Extract, verbatim, all lines starting at the one containing "In this view, is" and ending with the final line of the listing, and no others.

[Start Data shown]

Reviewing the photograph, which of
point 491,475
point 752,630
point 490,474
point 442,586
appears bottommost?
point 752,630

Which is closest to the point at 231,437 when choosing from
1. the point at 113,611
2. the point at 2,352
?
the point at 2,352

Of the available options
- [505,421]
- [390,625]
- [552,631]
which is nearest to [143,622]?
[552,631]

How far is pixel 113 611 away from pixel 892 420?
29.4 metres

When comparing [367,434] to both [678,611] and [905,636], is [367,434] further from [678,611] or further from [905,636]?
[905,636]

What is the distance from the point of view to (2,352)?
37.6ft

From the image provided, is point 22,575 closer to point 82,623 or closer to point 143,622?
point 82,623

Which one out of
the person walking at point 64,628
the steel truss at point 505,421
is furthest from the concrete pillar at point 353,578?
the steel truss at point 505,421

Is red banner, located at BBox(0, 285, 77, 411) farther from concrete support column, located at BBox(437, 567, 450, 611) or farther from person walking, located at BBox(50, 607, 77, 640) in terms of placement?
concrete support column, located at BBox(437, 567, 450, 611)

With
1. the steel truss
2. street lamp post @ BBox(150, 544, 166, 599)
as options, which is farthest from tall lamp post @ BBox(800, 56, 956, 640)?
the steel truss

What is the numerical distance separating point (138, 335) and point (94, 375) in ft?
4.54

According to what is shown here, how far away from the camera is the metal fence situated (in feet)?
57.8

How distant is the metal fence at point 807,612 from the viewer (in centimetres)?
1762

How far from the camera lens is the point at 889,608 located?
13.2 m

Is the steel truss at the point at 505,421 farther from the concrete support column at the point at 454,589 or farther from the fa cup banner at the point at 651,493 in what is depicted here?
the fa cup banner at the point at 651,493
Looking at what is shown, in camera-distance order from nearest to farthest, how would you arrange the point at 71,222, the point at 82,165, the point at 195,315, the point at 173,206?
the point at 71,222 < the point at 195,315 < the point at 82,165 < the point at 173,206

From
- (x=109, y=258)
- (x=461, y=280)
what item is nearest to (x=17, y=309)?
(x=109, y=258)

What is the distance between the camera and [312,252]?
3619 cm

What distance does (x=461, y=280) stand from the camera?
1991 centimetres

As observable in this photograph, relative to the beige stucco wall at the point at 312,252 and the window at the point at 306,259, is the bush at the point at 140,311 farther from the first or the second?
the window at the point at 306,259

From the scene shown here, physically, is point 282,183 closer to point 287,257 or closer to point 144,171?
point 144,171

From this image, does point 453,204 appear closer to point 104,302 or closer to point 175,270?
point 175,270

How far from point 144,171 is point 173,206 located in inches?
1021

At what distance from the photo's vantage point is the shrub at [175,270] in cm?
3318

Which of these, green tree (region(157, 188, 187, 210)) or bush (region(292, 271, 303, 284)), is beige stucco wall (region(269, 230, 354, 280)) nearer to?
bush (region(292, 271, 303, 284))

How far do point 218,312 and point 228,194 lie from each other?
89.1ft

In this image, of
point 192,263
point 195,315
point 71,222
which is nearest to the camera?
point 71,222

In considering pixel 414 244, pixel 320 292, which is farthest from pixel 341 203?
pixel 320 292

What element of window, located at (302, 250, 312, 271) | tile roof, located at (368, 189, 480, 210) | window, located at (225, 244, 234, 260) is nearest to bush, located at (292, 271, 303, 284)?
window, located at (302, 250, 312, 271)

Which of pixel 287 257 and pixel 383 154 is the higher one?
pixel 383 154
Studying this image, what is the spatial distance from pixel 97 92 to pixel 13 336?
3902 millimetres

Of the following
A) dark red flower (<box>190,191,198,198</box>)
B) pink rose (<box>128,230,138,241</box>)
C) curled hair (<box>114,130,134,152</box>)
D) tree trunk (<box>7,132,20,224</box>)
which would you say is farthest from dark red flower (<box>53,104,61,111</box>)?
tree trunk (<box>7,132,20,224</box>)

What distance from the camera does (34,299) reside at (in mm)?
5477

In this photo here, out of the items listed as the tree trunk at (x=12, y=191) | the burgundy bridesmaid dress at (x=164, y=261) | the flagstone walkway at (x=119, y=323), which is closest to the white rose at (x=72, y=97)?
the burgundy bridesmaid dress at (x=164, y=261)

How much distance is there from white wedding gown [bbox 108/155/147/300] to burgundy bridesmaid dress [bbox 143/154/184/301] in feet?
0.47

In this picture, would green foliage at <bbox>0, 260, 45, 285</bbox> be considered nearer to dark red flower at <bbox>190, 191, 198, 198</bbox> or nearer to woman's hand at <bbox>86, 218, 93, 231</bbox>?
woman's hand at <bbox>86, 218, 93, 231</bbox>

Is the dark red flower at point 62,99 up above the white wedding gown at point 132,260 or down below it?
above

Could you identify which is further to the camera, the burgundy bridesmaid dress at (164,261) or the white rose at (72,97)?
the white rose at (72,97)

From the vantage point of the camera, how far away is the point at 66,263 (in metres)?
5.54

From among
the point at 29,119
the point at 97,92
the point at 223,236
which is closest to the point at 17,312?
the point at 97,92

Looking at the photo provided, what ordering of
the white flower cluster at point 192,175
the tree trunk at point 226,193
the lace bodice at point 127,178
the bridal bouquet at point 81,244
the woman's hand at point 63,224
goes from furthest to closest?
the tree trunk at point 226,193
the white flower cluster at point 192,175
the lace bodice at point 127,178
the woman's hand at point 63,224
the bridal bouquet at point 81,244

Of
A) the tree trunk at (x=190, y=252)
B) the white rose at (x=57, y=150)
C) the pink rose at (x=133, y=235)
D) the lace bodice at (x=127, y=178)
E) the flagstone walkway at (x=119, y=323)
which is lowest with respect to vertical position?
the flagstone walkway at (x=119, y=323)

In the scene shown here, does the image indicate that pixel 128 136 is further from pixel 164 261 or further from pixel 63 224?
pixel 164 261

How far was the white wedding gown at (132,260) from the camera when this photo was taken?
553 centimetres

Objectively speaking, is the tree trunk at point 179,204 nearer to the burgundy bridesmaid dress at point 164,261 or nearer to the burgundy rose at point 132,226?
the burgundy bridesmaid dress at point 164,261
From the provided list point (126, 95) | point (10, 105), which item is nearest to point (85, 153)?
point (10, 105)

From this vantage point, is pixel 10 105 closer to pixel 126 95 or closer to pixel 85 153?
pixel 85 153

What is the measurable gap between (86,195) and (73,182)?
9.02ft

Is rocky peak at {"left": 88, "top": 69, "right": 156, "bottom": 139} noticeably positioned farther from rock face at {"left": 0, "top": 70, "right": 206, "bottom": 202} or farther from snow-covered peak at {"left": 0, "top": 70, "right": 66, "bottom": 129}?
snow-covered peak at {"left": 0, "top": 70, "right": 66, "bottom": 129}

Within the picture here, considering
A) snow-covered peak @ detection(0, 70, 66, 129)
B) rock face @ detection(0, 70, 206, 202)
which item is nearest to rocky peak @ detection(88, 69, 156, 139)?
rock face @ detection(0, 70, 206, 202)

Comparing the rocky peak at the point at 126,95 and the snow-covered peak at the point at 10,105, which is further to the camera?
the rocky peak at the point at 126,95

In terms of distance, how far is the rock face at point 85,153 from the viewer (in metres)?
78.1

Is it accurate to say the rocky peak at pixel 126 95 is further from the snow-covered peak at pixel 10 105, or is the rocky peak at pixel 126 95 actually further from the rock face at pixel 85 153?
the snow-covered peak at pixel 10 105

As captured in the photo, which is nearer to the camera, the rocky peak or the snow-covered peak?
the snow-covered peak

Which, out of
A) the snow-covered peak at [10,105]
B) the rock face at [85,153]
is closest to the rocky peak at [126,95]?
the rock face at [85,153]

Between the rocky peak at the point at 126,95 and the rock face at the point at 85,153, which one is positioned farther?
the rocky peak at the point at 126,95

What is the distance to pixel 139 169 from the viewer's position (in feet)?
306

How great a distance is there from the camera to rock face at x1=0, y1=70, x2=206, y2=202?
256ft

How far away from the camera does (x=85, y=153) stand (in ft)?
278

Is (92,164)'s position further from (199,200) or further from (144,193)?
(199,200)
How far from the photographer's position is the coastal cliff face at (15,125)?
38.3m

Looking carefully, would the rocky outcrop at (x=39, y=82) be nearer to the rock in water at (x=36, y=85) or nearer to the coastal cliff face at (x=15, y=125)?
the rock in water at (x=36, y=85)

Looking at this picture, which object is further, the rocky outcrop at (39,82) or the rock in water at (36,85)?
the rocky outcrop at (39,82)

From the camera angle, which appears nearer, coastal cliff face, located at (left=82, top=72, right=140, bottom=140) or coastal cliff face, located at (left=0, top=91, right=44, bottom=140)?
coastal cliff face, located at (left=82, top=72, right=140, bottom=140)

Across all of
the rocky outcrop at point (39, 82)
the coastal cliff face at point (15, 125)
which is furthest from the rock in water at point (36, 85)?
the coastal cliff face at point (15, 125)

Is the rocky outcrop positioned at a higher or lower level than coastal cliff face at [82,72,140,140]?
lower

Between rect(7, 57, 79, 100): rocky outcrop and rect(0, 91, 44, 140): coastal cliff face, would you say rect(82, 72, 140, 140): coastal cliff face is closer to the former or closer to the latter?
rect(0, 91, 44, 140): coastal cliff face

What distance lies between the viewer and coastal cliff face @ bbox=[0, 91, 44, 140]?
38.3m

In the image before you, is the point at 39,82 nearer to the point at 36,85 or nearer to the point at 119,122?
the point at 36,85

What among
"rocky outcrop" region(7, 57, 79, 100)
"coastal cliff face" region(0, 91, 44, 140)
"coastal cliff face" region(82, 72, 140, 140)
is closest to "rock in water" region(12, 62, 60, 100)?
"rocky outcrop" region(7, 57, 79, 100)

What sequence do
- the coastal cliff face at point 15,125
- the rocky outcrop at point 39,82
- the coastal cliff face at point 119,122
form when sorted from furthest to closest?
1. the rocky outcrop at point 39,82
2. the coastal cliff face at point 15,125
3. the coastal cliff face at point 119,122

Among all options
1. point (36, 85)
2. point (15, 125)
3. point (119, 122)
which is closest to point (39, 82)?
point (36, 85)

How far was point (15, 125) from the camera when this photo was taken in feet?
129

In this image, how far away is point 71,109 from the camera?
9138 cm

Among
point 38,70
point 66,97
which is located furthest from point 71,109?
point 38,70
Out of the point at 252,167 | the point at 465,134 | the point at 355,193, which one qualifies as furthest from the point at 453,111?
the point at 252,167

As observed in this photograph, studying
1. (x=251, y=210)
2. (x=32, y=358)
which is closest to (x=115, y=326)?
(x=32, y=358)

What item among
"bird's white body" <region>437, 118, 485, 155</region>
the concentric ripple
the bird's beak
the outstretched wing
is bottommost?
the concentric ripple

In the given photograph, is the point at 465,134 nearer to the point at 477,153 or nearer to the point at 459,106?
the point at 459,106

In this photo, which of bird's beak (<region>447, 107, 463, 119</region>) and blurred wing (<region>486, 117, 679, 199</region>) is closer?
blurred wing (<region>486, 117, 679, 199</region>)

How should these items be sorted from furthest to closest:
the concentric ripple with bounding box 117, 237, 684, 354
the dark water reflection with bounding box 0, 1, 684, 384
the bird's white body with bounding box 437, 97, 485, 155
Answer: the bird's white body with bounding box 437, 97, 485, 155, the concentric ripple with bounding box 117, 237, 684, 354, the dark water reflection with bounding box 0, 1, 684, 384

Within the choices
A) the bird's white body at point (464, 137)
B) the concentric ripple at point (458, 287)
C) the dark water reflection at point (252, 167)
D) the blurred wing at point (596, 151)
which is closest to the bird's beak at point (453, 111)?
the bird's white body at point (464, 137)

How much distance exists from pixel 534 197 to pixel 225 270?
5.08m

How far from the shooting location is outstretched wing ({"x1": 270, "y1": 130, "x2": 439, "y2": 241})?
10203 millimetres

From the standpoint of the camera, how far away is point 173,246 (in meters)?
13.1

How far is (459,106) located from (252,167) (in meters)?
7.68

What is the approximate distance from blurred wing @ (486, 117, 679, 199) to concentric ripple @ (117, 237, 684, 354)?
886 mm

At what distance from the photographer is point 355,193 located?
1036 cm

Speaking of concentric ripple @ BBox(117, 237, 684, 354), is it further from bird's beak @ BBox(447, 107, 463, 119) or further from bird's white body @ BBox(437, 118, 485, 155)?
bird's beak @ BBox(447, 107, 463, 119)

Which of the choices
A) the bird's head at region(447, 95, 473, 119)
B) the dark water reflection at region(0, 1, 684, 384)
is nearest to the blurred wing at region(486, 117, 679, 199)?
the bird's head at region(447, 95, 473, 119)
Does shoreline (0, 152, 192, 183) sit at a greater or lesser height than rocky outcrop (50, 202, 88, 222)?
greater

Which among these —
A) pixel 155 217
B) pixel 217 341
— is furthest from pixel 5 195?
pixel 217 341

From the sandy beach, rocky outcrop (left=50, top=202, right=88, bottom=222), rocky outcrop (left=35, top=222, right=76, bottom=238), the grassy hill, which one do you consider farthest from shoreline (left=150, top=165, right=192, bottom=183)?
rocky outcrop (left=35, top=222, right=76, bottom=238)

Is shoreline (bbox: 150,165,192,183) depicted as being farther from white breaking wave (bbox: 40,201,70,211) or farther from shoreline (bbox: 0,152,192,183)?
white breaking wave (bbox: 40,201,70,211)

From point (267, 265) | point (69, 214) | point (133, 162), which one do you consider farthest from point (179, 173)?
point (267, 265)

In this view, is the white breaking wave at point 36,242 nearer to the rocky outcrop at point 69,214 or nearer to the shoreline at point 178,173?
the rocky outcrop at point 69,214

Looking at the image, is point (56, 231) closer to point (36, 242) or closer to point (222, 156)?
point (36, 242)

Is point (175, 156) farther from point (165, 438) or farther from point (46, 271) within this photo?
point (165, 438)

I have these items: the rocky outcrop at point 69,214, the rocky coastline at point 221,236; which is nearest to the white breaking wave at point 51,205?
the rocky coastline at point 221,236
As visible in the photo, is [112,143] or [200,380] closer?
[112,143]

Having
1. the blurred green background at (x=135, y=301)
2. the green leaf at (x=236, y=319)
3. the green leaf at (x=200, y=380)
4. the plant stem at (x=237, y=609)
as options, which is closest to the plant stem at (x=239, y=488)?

[End Data shown]

# Expected answer
In this view, is the white breaking wave at point 36,242 nearer to the rocky outcrop at point 69,214 or nearer to the shoreline at point 178,173?
the rocky outcrop at point 69,214

Looking at the image, is point (56, 231) closer to point (36, 242) or closer to point (222, 156)?
point (36, 242)

Is point (175, 156) farther from point (165, 438) or farther from point (46, 271) within this photo?
point (165, 438)

I have these items: the rocky outcrop at point 69,214, the rocky coastline at point 221,236; which is nearest to the white breaking wave at point 51,205?
the rocky coastline at point 221,236
As visible in the photo, is [112,143] or [200,380] closer?
[112,143]

Having
1. the blurred green background at (x=135, y=301)
2. the green leaf at (x=236, y=319)
3. the green leaf at (x=200, y=380)
4. the plant stem at (x=237, y=609)
as options, which is closest to the plant stem at (x=239, y=488)?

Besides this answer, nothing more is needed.